# OBJETIVO DE LA TAREA:
Según el fragmento sobre las redes sociales, ¿qué plataformas desempeñaron un papel clave en la Primavera Árabe?

# FRAGMENTO DE LA PÁGINA:
━━━━━━━━━━━━━━━━
Hace apenas unos años, las redes sociales eran celebradas por su poderoso efecto democratizador. Estas plataformas -en particular Twitter y Facebook-desempeñaron un papel clave en la Primavera Árabe: al darles voz a los ciudadanos, permitieron que pudieran conectarse para compartir información y organizar manifestaciones pacíficas, sorteando la vigilancia estatal.
Sin embargo, mientras las redes sociales favorecían el desafío a los regímenes autoritarios, sus bajas barreras de acceso hacían posible que grupos terroristas y extremistas (racistas, xenófobos, antisemitas, islamófobos, entre otros) se volcaran a estas plataformas para sumar adhesiones y difundir sus ataques.
━━━━━━━━━━━━━━━━
(Entradas del conjunto de datos)
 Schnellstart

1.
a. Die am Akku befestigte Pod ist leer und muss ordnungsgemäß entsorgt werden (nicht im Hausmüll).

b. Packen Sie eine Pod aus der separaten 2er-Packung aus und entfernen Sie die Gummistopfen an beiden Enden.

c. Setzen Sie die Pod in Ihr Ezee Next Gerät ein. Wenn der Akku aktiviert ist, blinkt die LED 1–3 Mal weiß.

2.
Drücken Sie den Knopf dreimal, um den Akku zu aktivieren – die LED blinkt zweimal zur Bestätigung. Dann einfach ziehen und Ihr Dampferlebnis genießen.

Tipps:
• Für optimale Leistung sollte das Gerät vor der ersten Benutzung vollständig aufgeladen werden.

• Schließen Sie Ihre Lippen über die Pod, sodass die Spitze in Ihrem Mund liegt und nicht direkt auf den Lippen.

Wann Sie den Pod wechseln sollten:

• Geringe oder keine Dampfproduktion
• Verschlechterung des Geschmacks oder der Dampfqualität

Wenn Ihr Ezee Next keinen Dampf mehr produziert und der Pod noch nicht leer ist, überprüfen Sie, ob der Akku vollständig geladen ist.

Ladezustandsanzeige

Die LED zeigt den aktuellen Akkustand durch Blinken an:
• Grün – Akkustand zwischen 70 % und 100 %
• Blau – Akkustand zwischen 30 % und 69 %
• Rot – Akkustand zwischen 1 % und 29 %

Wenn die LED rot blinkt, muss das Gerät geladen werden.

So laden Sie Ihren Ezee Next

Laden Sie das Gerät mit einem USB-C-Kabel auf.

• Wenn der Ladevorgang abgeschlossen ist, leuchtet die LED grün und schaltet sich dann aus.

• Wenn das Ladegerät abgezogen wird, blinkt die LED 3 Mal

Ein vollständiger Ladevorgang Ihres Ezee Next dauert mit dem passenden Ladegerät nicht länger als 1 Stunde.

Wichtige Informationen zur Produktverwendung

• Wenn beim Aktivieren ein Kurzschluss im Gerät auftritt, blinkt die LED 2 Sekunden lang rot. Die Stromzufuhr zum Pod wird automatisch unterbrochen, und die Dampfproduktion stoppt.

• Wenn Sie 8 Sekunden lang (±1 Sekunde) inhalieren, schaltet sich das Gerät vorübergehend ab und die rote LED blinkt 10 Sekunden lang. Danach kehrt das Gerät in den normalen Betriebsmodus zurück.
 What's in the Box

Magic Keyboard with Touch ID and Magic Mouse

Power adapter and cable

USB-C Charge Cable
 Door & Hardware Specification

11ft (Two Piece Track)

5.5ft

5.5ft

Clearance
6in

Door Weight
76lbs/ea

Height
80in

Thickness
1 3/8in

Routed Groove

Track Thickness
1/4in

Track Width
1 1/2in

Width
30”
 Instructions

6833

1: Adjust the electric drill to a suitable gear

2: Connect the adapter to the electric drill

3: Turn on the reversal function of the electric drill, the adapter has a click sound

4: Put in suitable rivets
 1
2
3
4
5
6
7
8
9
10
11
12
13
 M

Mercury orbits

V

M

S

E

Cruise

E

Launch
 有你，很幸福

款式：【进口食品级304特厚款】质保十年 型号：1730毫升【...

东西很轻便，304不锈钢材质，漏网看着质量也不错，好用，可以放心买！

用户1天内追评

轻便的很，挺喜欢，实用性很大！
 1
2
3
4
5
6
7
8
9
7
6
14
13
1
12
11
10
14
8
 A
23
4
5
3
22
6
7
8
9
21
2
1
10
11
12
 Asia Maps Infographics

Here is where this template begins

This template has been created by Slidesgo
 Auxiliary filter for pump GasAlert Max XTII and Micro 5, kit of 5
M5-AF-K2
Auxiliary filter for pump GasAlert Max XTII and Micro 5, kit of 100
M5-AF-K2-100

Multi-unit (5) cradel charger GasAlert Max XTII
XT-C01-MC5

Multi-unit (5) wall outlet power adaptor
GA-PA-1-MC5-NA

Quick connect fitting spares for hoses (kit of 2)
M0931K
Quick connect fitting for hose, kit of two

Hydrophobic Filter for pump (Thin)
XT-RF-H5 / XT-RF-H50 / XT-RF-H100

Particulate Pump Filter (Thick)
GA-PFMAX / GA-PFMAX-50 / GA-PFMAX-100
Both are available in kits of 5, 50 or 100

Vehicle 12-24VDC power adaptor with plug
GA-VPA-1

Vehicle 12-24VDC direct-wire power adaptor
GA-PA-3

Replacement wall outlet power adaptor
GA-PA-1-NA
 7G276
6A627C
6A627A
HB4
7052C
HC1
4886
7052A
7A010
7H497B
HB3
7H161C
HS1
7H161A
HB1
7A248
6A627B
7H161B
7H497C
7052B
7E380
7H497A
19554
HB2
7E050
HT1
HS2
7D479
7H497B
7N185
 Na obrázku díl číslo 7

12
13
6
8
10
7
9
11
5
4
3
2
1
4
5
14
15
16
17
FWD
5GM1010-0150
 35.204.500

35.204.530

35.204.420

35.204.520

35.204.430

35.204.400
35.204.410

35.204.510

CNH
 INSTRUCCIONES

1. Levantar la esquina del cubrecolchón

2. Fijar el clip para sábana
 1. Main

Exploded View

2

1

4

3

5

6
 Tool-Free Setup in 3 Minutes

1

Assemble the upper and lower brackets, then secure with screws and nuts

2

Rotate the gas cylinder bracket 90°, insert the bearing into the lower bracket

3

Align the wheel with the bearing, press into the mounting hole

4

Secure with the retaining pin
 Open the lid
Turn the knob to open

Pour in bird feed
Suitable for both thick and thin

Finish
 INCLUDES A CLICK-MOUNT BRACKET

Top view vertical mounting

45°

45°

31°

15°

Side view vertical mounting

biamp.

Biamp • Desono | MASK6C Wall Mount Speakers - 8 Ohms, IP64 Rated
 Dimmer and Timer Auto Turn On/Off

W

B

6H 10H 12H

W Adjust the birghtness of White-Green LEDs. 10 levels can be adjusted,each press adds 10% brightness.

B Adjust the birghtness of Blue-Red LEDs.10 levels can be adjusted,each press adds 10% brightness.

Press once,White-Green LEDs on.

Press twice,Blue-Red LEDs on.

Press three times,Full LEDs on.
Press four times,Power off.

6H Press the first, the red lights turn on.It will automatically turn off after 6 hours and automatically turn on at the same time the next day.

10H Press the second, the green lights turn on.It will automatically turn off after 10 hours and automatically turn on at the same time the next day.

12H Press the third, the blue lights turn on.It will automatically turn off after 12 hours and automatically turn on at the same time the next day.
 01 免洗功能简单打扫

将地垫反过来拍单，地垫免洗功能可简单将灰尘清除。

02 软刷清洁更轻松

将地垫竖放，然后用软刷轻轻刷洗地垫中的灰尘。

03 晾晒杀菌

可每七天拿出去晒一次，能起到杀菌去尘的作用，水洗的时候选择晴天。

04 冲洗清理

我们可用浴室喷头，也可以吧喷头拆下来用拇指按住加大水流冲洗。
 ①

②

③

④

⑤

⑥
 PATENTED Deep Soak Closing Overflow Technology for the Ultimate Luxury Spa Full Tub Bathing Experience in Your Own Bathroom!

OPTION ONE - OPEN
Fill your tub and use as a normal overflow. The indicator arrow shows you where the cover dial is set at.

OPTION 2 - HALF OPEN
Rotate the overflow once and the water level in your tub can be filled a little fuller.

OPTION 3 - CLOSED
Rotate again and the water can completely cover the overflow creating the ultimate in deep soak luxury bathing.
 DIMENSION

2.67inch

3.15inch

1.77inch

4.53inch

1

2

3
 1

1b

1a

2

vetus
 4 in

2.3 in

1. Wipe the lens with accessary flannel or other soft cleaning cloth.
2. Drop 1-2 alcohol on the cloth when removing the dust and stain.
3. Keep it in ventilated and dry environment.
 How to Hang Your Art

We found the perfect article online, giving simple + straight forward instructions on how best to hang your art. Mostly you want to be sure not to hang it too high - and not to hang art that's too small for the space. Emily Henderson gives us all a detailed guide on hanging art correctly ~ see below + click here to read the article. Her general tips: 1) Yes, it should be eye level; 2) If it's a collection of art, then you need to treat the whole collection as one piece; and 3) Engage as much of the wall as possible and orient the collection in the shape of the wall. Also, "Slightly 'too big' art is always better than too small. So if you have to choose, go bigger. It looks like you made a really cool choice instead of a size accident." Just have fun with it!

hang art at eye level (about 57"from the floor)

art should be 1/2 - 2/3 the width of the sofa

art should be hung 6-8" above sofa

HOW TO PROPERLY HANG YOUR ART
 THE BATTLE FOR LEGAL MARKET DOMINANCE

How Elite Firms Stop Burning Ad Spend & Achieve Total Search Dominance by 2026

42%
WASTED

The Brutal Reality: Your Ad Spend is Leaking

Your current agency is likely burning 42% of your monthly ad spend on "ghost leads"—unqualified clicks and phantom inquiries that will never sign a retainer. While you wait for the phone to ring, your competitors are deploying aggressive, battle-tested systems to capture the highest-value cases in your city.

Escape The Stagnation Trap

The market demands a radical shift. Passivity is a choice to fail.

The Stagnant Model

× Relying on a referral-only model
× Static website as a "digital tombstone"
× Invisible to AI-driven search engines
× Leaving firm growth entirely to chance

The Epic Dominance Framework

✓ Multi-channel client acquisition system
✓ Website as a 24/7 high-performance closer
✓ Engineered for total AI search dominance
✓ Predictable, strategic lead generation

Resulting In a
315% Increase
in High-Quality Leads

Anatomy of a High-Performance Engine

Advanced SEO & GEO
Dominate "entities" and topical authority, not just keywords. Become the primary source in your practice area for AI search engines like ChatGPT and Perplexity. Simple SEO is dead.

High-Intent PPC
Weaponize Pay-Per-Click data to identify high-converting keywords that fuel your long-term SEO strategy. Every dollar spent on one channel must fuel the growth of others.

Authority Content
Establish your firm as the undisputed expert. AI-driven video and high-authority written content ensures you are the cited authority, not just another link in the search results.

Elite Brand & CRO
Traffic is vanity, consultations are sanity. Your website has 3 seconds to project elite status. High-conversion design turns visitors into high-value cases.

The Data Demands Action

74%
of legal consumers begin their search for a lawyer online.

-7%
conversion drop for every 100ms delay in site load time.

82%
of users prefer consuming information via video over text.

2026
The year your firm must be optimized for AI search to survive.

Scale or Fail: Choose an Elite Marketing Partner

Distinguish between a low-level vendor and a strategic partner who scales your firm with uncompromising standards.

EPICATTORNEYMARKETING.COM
━━━━━━━━━━━━━━━━
# RESPUESTA:
Twitter y Facebook.